Christian Heimes wrote:
Istvan Albert wrote:
A previous poster suggested that in this case the slowdown is caused
by the new io code being written in python rather than C.
For text mode Python 3's write() method is slower than Python 2.x's
method because all text is encoded. The slowdown is mostly caused by
additional code for line ending detection and decoding/encoding. The new
io library does more than the old file object
So far the new io library hasn't been optimized yet, too. Please give it
some time and report speed issues at http://bugs.python.org/.

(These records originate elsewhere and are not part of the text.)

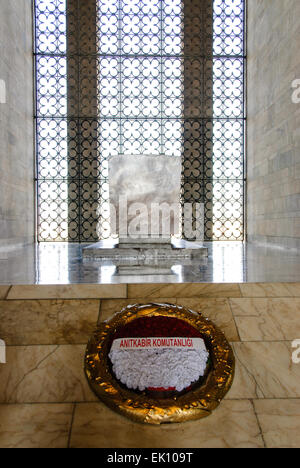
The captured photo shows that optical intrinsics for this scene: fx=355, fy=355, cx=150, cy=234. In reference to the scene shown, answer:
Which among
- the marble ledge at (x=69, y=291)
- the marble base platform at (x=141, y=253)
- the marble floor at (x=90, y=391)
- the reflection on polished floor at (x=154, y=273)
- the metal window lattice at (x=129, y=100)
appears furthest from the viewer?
the metal window lattice at (x=129, y=100)

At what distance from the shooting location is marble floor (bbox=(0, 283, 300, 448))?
191cm

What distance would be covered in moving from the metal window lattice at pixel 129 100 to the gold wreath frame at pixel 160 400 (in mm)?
7764

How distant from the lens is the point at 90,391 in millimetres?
2191

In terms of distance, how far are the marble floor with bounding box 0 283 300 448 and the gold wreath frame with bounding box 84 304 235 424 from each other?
0.07m

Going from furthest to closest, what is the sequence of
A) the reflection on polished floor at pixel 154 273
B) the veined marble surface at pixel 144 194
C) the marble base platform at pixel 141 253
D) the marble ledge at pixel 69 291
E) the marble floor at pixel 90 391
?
1. the veined marble surface at pixel 144 194
2. the marble base platform at pixel 141 253
3. the reflection on polished floor at pixel 154 273
4. the marble ledge at pixel 69 291
5. the marble floor at pixel 90 391

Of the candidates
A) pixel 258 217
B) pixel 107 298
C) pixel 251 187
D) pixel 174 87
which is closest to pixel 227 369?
pixel 107 298

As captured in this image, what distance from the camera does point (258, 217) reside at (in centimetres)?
933

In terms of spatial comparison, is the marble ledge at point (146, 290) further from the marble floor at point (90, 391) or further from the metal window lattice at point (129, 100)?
the metal window lattice at point (129, 100)

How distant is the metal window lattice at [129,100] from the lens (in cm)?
1002

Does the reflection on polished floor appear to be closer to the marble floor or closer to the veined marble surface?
the marble floor

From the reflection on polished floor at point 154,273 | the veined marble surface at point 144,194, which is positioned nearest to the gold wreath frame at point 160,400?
the reflection on polished floor at point 154,273

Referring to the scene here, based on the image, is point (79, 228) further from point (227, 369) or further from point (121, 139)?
point (227, 369)

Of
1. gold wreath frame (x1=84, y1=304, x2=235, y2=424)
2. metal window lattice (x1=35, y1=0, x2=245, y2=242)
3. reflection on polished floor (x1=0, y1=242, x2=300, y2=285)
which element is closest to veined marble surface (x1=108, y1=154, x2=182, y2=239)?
reflection on polished floor (x1=0, y1=242, x2=300, y2=285)

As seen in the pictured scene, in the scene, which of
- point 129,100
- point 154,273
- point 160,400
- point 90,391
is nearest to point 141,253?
point 154,273
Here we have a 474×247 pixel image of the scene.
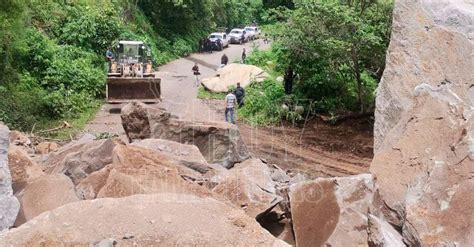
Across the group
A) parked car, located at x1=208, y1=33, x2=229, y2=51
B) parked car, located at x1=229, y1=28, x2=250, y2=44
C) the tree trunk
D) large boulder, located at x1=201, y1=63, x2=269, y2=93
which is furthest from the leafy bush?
parked car, located at x1=229, y1=28, x2=250, y2=44

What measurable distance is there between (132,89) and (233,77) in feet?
21.4

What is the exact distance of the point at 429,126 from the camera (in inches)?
251

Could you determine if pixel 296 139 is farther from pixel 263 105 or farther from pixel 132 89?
pixel 132 89

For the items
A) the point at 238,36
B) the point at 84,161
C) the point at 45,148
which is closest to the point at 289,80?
the point at 45,148

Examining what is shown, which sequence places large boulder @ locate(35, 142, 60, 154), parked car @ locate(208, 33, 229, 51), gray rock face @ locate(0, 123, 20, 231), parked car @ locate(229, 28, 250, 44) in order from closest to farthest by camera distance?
gray rock face @ locate(0, 123, 20, 231), large boulder @ locate(35, 142, 60, 154), parked car @ locate(208, 33, 229, 51), parked car @ locate(229, 28, 250, 44)

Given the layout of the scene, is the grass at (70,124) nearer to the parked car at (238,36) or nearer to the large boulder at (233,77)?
the large boulder at (233,77)

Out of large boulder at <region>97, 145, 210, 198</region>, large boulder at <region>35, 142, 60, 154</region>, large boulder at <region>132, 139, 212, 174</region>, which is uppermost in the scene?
large boulder at <region>97, 145, 210, 198</region>

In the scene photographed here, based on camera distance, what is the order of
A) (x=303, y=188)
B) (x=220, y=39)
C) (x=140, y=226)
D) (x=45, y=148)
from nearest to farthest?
(x=140, y=226)
(x=303, y=188)
(x=45, y=148)
(x=220, y=39)

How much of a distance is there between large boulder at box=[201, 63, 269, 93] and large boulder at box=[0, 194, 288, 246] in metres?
18.8

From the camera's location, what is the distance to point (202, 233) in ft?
17.7

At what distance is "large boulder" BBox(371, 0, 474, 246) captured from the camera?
5.32m

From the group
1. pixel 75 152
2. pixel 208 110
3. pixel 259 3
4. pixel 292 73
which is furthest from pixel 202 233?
pixel 259 3

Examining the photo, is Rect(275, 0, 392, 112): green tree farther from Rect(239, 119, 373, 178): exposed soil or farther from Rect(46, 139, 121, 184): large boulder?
Rect(46, 139, 121, 184): large boulder

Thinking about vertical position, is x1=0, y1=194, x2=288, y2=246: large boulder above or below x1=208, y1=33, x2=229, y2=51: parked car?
above
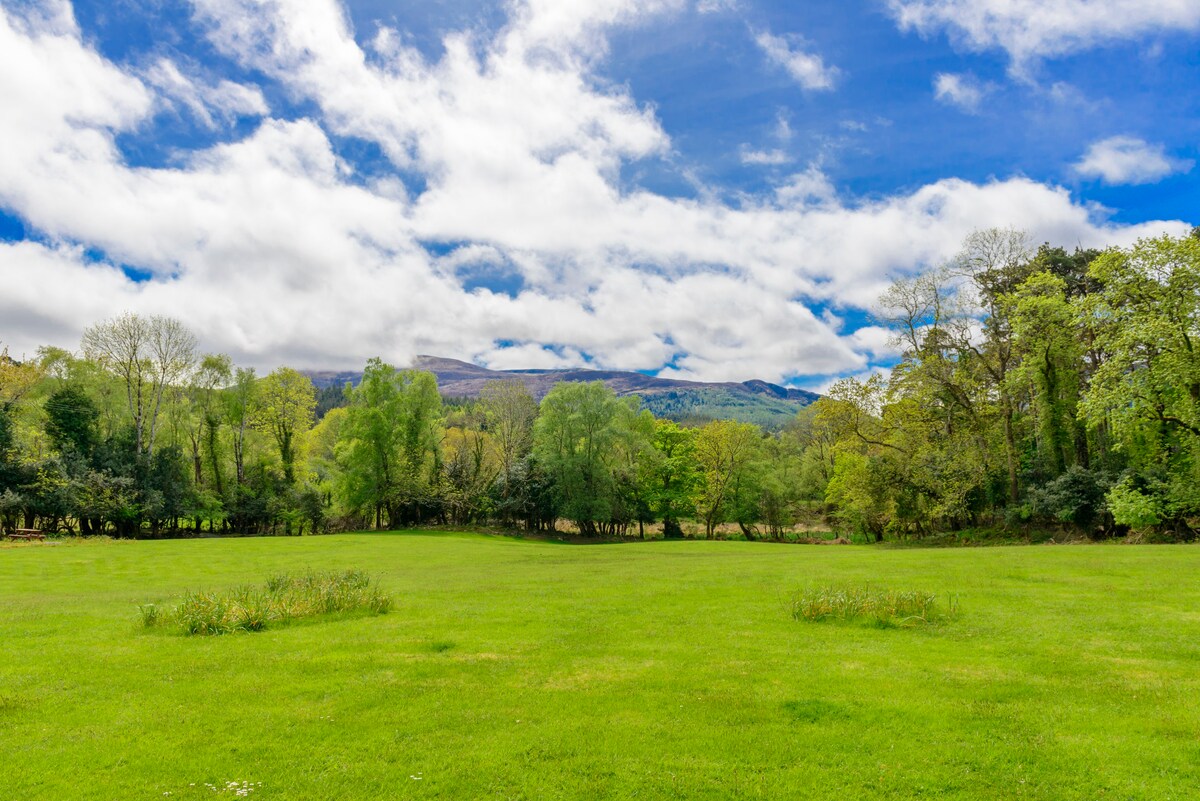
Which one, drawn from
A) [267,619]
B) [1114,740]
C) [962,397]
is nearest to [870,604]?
[1114,740]

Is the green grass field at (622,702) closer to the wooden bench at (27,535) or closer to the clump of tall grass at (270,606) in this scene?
the clump of tall grass at (270,606)

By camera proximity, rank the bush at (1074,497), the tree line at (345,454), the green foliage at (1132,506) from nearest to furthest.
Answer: the green foliage at (1132,506) → the bush at (1074,497) → the tree line at (345,454)

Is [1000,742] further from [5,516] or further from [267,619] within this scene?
[5,516]

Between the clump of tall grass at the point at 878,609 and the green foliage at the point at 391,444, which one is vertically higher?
the green foliage at the point at 391,444

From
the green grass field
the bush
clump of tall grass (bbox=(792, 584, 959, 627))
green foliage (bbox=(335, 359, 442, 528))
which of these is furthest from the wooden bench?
the bush

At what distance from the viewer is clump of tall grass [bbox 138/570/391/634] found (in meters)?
13.4

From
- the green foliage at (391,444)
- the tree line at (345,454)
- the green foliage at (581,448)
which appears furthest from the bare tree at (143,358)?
the green foliage at (581,448)

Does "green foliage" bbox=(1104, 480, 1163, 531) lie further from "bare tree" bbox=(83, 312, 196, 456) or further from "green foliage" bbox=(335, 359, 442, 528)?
"bare tree" bbox=(83, 312, 196, 456)

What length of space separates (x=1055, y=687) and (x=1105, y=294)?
3326 cm

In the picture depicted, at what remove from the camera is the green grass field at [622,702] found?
6844 mm

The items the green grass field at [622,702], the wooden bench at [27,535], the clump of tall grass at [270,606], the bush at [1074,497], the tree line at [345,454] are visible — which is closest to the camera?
the green grass field at [622,702]

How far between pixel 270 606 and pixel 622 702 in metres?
9.87

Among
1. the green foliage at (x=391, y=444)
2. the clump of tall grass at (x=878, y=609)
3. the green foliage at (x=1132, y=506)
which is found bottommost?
the clump of tall grass at (x=878, y=609)

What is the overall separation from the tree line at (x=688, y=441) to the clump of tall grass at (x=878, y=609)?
23.7 meters
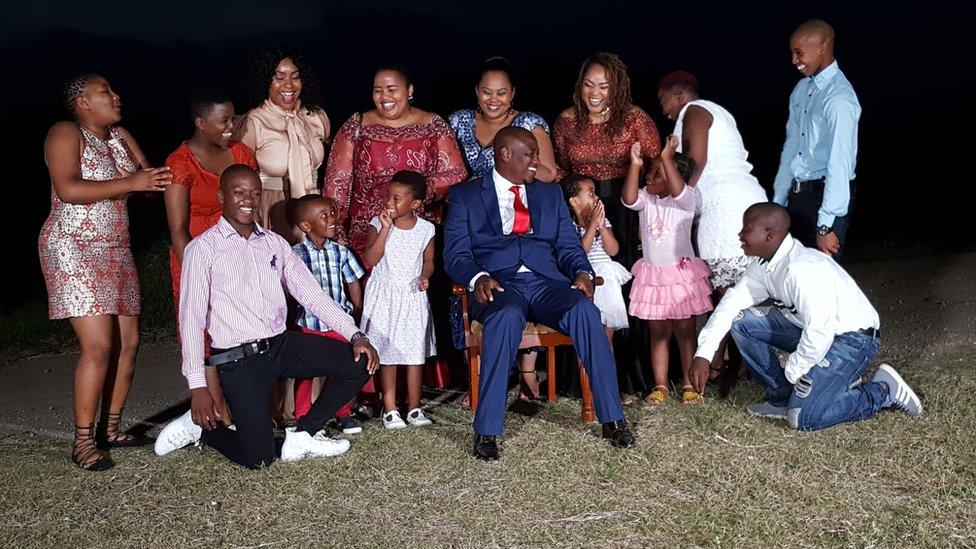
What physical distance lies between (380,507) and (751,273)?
2342 millimetres

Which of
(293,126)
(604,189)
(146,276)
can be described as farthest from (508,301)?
(146,276)

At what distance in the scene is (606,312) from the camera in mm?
5941

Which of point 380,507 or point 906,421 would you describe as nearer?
point 380,507

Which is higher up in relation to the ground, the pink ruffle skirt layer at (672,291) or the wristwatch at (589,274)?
the wristwatch at (589,274)

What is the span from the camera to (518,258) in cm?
571

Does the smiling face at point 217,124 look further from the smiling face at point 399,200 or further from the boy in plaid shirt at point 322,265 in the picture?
the smiling face at point 399,200

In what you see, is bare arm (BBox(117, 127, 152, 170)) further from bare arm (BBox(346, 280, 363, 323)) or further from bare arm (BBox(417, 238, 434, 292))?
bare arm (BBox(417, 238, 434, 292))

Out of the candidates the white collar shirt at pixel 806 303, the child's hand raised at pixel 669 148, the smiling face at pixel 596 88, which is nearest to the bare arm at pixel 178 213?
the smiling face at pixel 596 88

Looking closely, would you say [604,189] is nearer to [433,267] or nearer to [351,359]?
[433,267]

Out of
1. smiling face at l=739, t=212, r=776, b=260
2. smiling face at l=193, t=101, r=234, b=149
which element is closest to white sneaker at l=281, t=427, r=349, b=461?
smiling face at l=193, t=101, r=234, b=149

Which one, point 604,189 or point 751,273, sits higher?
point 604,189

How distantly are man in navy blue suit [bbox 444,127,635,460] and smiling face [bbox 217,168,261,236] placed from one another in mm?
1122

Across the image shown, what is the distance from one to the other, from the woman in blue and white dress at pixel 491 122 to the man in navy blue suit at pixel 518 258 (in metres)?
0.24

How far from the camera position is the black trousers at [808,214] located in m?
5.72
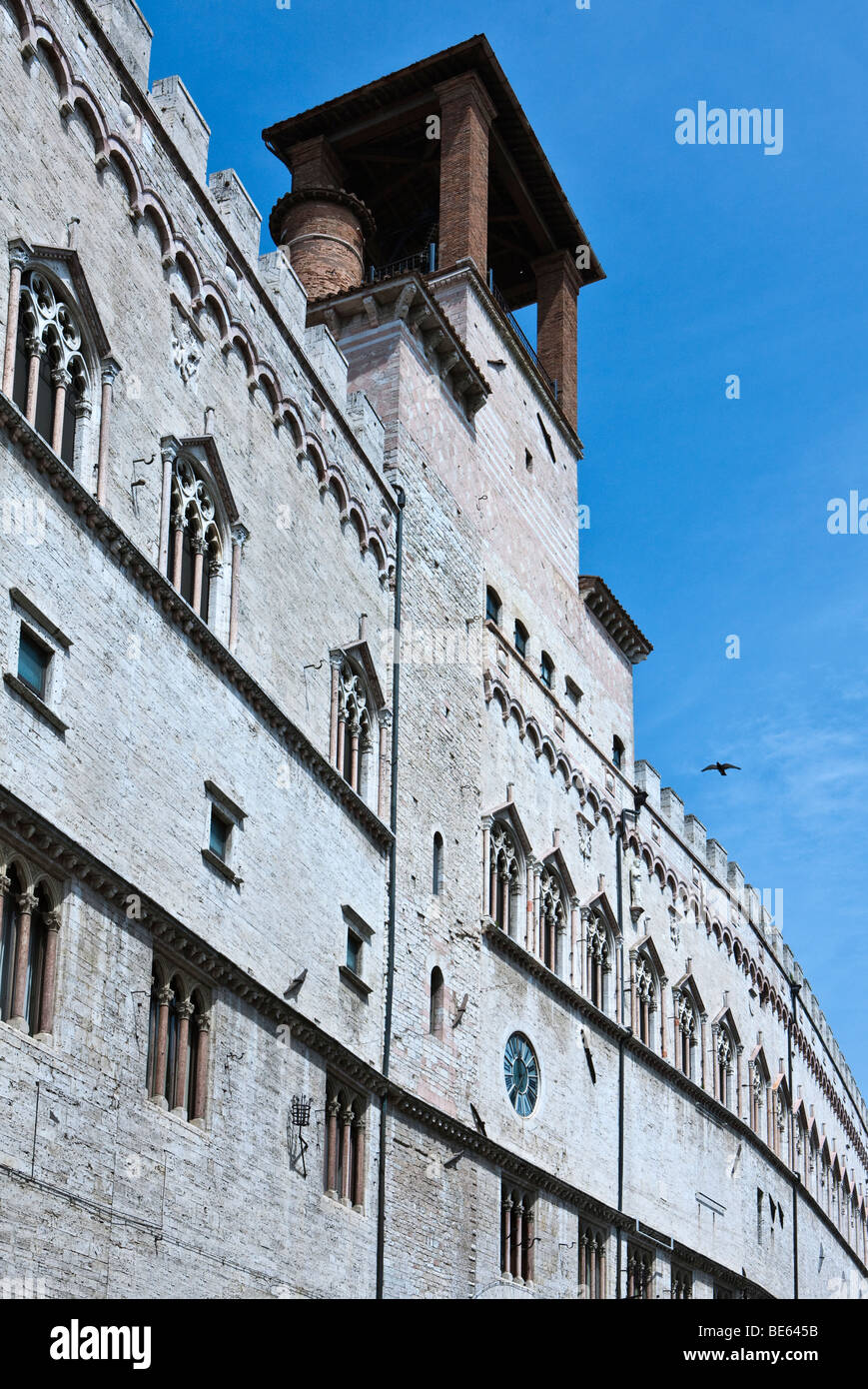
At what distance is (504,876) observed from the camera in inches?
1031

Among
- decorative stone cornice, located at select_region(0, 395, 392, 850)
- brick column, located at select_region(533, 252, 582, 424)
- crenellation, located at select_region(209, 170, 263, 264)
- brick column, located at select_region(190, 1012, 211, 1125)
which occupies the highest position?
brick column, located at select_region(533, 252, 582, 424)

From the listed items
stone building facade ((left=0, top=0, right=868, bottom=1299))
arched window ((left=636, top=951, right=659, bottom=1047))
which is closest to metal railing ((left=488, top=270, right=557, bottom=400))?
stone building facade ((left=0, top=0, right=868, bottom=1299))

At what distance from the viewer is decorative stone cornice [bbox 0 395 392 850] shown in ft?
48.9

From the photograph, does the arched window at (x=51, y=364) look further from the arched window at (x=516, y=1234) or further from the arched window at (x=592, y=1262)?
the arched window at (x=592, y=1262)

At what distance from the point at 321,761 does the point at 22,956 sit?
21.2 ft

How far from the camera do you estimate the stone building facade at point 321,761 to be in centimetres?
1507

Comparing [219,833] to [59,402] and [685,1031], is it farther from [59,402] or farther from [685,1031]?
[685,1031]

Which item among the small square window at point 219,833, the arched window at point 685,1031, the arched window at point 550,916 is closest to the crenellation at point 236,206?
the small square window at point 219,833

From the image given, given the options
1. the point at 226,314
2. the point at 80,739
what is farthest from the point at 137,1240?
the point at 226,314

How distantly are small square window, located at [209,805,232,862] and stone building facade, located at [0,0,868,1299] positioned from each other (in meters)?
0.05

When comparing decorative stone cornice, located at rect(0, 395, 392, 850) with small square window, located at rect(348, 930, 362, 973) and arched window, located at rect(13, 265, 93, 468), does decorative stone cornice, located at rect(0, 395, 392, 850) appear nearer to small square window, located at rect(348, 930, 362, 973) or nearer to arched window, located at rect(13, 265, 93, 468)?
arched window, located at rect(13, 265, 93, 468)

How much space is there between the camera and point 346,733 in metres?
21.7

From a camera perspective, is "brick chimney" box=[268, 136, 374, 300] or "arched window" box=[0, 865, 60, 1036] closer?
"arched window" box=[0, 865, 60, 1036]
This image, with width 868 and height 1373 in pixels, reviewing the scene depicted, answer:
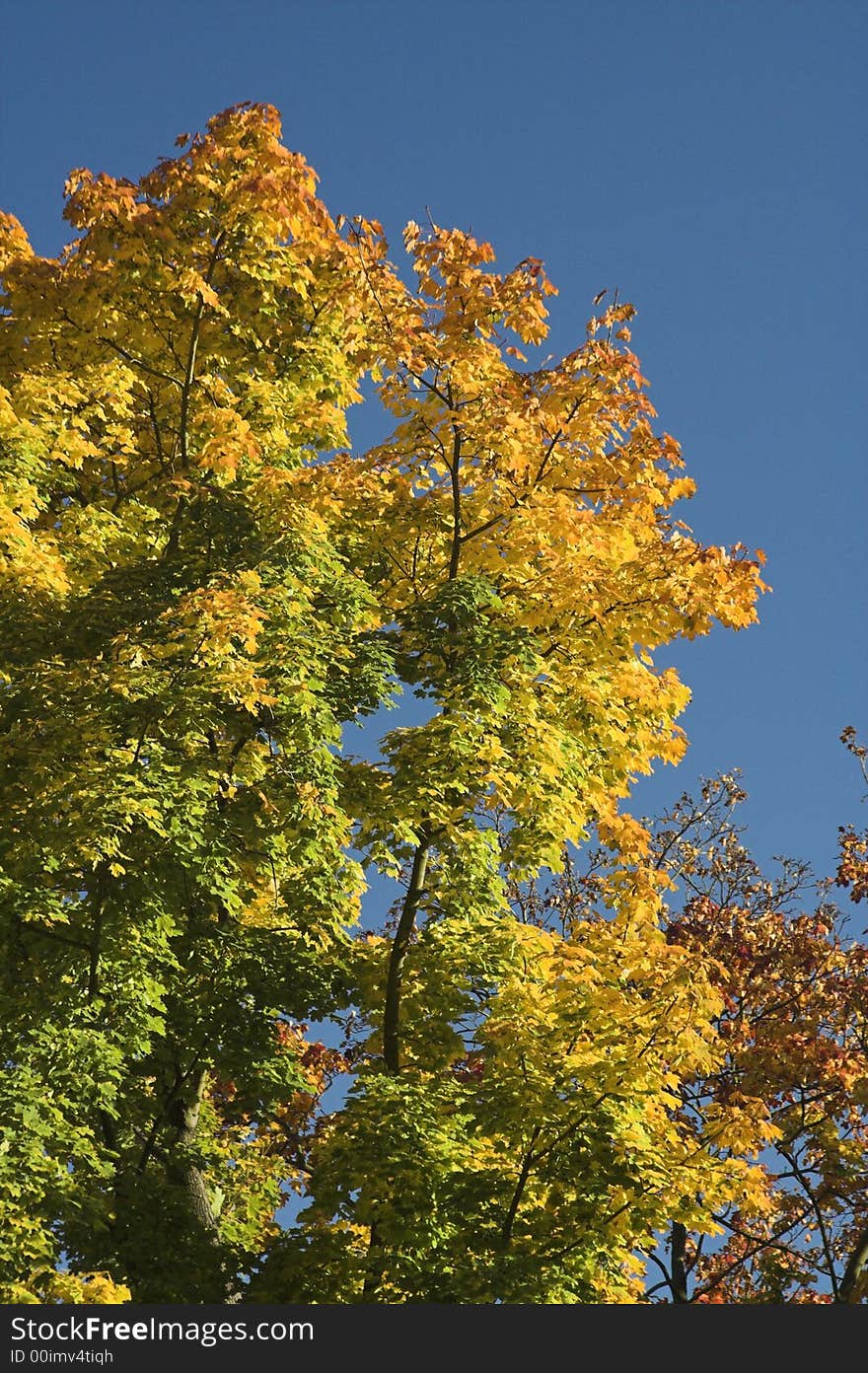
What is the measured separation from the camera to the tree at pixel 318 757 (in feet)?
41.9

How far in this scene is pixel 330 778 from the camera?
1386cm

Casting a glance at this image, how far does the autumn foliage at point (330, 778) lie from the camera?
12789 mm

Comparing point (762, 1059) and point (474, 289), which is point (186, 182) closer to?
point (474, 289)

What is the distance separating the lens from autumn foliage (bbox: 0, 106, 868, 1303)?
12.8 meters

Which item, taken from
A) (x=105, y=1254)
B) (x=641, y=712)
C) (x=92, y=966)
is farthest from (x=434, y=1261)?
(x=641, y=712)

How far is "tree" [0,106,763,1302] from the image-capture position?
12781mm

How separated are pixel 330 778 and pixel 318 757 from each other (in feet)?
0.82

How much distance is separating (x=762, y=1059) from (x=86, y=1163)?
9.61 metres

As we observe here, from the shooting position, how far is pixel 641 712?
16203 mm

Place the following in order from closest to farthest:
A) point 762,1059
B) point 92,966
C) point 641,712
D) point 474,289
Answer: point 92,966 < point 474,289 < point 641,712 < point 762,1059

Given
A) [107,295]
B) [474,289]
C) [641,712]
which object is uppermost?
[107,295]

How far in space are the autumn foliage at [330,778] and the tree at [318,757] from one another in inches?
1.9

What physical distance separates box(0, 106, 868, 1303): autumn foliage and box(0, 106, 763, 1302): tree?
5cm

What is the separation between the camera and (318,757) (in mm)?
13961
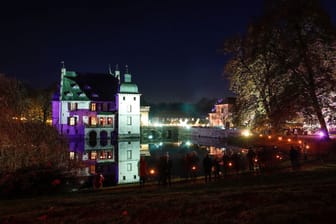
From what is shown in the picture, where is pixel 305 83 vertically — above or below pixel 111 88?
below

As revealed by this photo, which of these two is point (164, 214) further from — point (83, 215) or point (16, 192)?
point (16, 192)

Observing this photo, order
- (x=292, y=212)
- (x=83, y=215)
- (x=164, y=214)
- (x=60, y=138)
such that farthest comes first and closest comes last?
(x=60, y=138) → (x=83, y=215) → (x=164, y=214) → (x=292, y=212)

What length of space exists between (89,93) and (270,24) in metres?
46.8

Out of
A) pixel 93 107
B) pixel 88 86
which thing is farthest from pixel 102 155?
pixel 88 86

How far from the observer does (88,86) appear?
6394 centimetres

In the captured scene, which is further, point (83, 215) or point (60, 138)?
point (60, 138)

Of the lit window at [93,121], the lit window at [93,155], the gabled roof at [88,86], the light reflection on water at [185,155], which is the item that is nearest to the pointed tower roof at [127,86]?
the gabled roof at [88,86]

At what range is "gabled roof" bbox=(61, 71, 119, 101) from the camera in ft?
200

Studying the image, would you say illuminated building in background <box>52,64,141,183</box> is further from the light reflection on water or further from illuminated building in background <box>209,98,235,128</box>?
illuminated building in background <box>209,98,235,128</box>

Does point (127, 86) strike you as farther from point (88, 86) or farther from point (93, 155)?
point (93, 155)

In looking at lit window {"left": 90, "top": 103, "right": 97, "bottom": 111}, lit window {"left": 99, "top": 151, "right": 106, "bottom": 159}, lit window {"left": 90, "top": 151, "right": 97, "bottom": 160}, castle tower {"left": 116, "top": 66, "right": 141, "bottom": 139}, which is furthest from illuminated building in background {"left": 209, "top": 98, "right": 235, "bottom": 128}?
lit window {"left": 90, "top": 151, "right": 97, "bottom": 160}

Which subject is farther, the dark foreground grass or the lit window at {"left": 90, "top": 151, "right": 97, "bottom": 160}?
the lit window at {"left": 90, "top": 151, "right": 97, "bottom": 160}

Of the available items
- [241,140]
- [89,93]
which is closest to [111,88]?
[89,93]

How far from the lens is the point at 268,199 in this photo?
24.8 feet
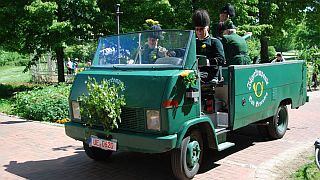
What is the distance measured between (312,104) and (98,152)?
372 inches

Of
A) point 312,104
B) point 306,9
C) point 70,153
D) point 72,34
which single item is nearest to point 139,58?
point 70,153

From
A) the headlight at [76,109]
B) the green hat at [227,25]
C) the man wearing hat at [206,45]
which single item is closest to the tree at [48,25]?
the green hat at [227,25]

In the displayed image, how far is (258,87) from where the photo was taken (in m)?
7.13

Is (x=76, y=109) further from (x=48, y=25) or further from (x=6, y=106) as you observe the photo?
(x=48, y=25)

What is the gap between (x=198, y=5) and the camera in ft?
53.8

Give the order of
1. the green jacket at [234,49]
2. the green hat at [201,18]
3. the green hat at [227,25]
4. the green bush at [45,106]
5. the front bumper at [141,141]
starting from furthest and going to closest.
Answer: the green bush at [45,106] → the green hat at [227,25] → the green jacket at [234,49] → the green hat at [201,18] → the front bumper at [141,141]

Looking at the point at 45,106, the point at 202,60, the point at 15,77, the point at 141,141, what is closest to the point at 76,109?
the point at 141,141

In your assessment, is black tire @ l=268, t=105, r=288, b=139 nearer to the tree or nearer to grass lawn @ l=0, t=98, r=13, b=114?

On WinXP, tests 3 times each
-------------------------------------------
3.0
---
import time
line = 'a'*99 + '\n'
text = line*500000
start=time.time()
open('wtest', 'w').write(text)
print(time.time()-start)
# 3.4 to 4.0
import time
line = 'a'*99 + '\n'
text = line*500000
start=time.time()
text = bytes(line,'ascii')*500000
print(time.time()-start)
# 1.1 to 1.25
start=time.time()
open('wtest', 'wb').write(text) # note wb
print(time.time()-start)
# 1.5 to 1.8
----------------------------------------------
2.5
---
import time
line = 'a'*99 + '\n'
text = line*500000
start=time.time()
open('wtest', 'w').write(text)
print(time.time()-start)
# 3.3 to 4.1
import time
line = 'a'*99 + '\n'
text = line*500000
start=time.time()
open('wtest', 'wb').write(text) # note wb
print(time.time()-start)
# 1.0 to 1.6
-------------------------------------------------
Conclusion:
1. on WinXP, writing with 3.0 has no slowdown versus 2.5
2. on WinXP, binary mode writing is about 3 times faster that text mode
writing with its line-ending expansion. If that is not needed, binary
mode and explicit bytes-text conversion is about twice as fast.